Senate debates

Thursday, 15 September 2011

Committees

Education, Employment and Workplace Relations Legislation Committee; Report

12:32 pm

Photo of Penny WrightPenny Wright (SA, Australian Greens) Share this | Hansard source

I am pleased to rise to acknowledge the tabling of this final report of the Senate Education, Employment and Workplace Relations Legislation Committee into my Greens colleague Adam Bandt's Safety, Rehabilitation and Compensation Amend­ment (Fair Protection for Firefighters) Bill 2011, which was co-sponsored by Russell Broadbent MP and Maria Vamvakinou MP. The report is the culmination of a great deal of hard work by the committee and it was a very positive experience to participate as a full member of the committee, being relatively new to the Senate. I have been impressed with the thorough process I have observed, overseen by the staff of the secretariat. I thank them for their work.

I would also acknowledge the extensive work of the United Firefighters Union of Australia, which enabled site visits so that the committee could experience some of the work conditions of firefighters firsthand. I say 'some' advisedly because of course there is no real way we can experience the work conditions that firefighters face on a daily basis in protecting life and property on behalf of the Australian community, but it did give us some insight into what some of those conditions would be like.
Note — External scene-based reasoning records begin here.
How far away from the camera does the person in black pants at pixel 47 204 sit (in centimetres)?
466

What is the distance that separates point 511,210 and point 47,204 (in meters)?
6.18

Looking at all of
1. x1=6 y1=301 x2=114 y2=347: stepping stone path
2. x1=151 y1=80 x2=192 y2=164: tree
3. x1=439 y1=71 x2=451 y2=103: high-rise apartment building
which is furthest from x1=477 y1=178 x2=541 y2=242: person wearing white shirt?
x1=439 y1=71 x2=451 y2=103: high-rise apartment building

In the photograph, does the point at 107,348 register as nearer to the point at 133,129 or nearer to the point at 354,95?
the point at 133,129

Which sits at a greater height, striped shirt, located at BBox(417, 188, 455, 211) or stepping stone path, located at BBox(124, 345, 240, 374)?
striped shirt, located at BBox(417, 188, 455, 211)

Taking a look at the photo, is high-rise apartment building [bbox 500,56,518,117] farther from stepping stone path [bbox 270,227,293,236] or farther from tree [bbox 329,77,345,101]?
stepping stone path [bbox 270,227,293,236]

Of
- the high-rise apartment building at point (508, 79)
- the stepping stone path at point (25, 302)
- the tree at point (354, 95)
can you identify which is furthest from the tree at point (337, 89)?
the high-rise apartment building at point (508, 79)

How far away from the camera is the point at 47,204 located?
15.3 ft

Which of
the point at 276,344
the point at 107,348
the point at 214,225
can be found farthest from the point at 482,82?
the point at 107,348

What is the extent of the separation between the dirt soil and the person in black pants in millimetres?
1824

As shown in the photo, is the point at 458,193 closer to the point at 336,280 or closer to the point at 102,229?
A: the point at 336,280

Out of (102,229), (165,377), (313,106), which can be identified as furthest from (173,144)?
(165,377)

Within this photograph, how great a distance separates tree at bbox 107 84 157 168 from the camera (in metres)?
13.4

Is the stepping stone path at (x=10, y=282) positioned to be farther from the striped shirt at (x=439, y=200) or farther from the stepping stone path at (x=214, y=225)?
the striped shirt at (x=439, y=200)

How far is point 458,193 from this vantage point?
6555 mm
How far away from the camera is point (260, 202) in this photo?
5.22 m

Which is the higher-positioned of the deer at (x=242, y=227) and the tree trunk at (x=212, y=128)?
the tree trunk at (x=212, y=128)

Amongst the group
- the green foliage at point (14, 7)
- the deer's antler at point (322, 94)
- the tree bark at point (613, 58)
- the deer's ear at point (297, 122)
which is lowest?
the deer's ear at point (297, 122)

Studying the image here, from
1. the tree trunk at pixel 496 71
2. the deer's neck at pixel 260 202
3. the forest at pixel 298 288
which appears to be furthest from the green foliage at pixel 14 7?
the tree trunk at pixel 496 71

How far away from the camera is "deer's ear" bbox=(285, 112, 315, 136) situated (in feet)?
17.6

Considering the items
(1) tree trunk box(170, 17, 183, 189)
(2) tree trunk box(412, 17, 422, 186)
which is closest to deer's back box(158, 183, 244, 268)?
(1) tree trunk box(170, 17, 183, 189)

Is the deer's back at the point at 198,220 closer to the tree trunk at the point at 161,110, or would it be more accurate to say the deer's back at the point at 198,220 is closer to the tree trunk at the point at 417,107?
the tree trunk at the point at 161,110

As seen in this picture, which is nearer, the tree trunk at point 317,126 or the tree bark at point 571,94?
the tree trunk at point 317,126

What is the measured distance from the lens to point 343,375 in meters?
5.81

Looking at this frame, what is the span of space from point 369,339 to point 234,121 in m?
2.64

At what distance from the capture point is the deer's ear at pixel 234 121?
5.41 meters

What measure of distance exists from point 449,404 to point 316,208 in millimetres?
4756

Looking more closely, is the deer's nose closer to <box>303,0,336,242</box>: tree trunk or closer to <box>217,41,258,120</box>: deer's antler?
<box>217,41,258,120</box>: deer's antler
The process involved obtaining detailed information from local and international witnesses who have particular areas of expertise, such as in relation to personal protective equipment, the chemicals in the environment to which firefighters are exposed on a regular basis, international legal trends and the extensive studies that have demonstrated conclusively that there is a direct causal link between exposure to toxins and carcinogens in their work environment and the contraction by firefighters of certain cancers.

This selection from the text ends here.